- WORK TASK: A word-for-word copy of the entries below is required.

- DATASET EXTRACT:
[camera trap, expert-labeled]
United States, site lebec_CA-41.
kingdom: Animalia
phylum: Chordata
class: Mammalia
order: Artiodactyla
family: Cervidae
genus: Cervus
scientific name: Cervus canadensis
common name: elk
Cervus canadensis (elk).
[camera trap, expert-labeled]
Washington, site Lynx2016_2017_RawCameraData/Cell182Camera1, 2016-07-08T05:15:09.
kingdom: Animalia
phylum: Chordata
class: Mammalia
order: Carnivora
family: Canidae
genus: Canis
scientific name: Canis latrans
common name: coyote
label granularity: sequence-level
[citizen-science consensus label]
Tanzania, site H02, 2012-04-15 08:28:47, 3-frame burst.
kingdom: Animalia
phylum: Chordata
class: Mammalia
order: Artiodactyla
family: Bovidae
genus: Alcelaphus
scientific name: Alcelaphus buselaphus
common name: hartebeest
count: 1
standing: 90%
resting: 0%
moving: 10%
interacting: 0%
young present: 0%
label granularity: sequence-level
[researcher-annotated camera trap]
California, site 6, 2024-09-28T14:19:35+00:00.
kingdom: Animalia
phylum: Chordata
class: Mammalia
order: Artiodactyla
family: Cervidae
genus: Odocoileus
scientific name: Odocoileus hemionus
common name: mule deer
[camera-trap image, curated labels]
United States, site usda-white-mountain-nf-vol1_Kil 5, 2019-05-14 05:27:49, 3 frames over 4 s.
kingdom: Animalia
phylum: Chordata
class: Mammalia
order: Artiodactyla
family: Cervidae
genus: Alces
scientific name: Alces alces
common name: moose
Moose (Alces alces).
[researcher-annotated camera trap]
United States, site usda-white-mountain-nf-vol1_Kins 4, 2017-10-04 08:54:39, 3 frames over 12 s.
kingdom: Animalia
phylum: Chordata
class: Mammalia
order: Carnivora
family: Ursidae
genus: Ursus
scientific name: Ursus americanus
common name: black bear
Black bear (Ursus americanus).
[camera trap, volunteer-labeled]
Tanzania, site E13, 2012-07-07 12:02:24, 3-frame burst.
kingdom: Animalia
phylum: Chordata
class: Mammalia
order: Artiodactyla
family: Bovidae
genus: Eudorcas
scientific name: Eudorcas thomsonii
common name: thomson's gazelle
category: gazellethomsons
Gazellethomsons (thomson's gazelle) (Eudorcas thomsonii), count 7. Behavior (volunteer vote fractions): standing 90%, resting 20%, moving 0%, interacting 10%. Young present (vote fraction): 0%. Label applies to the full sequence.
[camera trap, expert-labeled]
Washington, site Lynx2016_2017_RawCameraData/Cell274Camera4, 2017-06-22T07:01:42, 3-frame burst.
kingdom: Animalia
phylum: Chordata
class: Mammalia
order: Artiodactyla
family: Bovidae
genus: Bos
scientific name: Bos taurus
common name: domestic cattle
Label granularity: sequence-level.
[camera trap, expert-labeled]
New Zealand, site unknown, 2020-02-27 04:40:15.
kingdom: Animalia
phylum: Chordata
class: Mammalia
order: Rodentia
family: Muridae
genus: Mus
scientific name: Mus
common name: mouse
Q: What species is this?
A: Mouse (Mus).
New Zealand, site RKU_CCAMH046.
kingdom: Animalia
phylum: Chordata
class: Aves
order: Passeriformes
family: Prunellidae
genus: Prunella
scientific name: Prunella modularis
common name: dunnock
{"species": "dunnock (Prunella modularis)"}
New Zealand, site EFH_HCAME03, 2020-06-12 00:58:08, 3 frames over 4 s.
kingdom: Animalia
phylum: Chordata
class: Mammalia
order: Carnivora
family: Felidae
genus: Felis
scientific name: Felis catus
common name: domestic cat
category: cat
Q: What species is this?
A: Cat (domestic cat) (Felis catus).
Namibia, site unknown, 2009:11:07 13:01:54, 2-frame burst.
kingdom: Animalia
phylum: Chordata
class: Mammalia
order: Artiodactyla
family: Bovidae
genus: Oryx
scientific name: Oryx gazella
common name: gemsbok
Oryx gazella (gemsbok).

- RESPONSE AREA:
[camera trap, expert-labeled]
United States, site lebec_CA-41.
kingdom: Animalia
phylum: Chordata
class: Mammalia
order: Artiodactyla
family: Cervidae
genus: Cervus
scientific name: Cervus canadensis
common name: elk
Cervus canadensis (elk).
[camera trap, expert-labeled]
Washington, site Lynx2016_2017_RawCameraData/Cell182Camera1, 2016-07-08T05:15:09.
kingdom: Animalia
phylum: Chordata
class: Mammalia
order: Carnivora
family: Canidae
genus: Canis
scientific name: Canis latrans
common name: coyote
label granularity: sequence-level
[citizen-science consensus label]
Tanzania, site H02, 2012-04-15 08:28:47, 3-frame burst.
kingdom: Animalia
phylum: Chordata
class: Mammalia
order: Artiodactyla
family: Bovidae
genus: Alcelaphus
scientific name: Alcelaphus buselaphus
common name: hartebeest
count: 1
standing: 90%
resting: 0%
moving: 10%
interacting: 0%
young present: 0%
label granularity: sequence-level
[researcher-annotated camera trap]
California, site 6, 2024-09-28T14:19:35+00:00.
kingdom: Animalia
phylum: Chordata
class: Mammalia
order: Artiodactyla
family: Cervidae
genus: Odocoileus
scientific name: Odocoileus hemionus
common name: mule deer
[camera-trap image, curated labels]
United States, site usda-white-mountain-nf-vol1_Kil 5, 2019-05-14 05:27:49, 3 frames over 4 s.
kingdom: Animalia
phylum: Chordata
class: Mammalia
order: Artiodactyla
family: Cervidae
genus: Alces
scientific name: Alces alces
common name: moose
Moose (Alces alces).
[researcher-annotated camera trap]
United States, site usda-white-mountain-nf-vol1_Kins 4, 2017-10-04 08:54:39, 3 frames over 12 s.
kingdom: Animalia
phylum: Chordata
class: Mammalia
order: Carnivora
family: Ursidae
genus: Ursus
scientific name: Ursus americanus
common name: black bear
Black bear (Ursus americanus).
[camera trap, volunteer-labeled]
Tanzania, site E13, 2012-07-07 12:02:24, 3-frame burst.
kingdom: Animalia
phylum: Chordata
class: Mammalia
order: Artiodactyla
family: Bovidae
genus: Eudorcas
scientific name: Eudorcas thomsonii
common name: thomson's gazelle
category: gazellethomsons
Gazellethomsons (thomson's gazelle) (Eudorcas thomsonii), count 7. Behavior (volunteer vote fractions): standing 90%, resting 20%, moving 0%, interacting 10%. Young present (vote fraction): 0%. Label applies to the full sequence.
[camera trap, expert-labeled]
Washington, site Lynx2016_2017_RawCameraData/Cell274Camera4, 2017-06-22T07:01:42, 3-frame burst.
kingdom: Animalia
phylum: Chordata
class: Mammalia
order: Artiodactyla
family: Bovidae
genus: Bos
scientific name: Bos taurus
common name: domestic cattle
Label granularity: sequence-level.
[camera trap, expert-labeled]
New Zealand, site unknown, 2020-02-27 04:40:15.
kingdom: Animalia
phylum: Chordata
class: Mammalia
order: Rodentia
family: Muridae
genus: Mus
scientific name: Mus
common name: mouse
Q: What species is this?
A: Mouse (Mus).
New Zealand, site RKU_CCAMH046.
kingdom: Animalia
phylum: Chordata
class: Aves
order: Passeriformes
family: Prunellidae
genus: Prunella
scientific name: Prunella modularis
common name: dunnock
{"species": "dunnock (Prunella modularis)"}
New Zealand, site EFH_HCAME03, 2020-06-12 00:58:08, 3 frames over 4 s.
kingdom: Animalia
phylum: Chordata
class: Mammalia
order: Carnivora
family: Felidae
genus: Felis
scientific name: Felis catus
common name: domestic cat
category: cat
Q: What species is this?
A: Cat (domestic cat) (Felis catus).
Namibia, site unknown, 2009:11:07 13:01:54, 2-frame burst.
kingdom: Animalia
phylum: Chordata
class: Mammalia
order: Artiodactyla
family: Bovidae
genus: Oryx
scientific name: Oryx gazella
common name: gemsbok
Oryx gazella (gemsbok).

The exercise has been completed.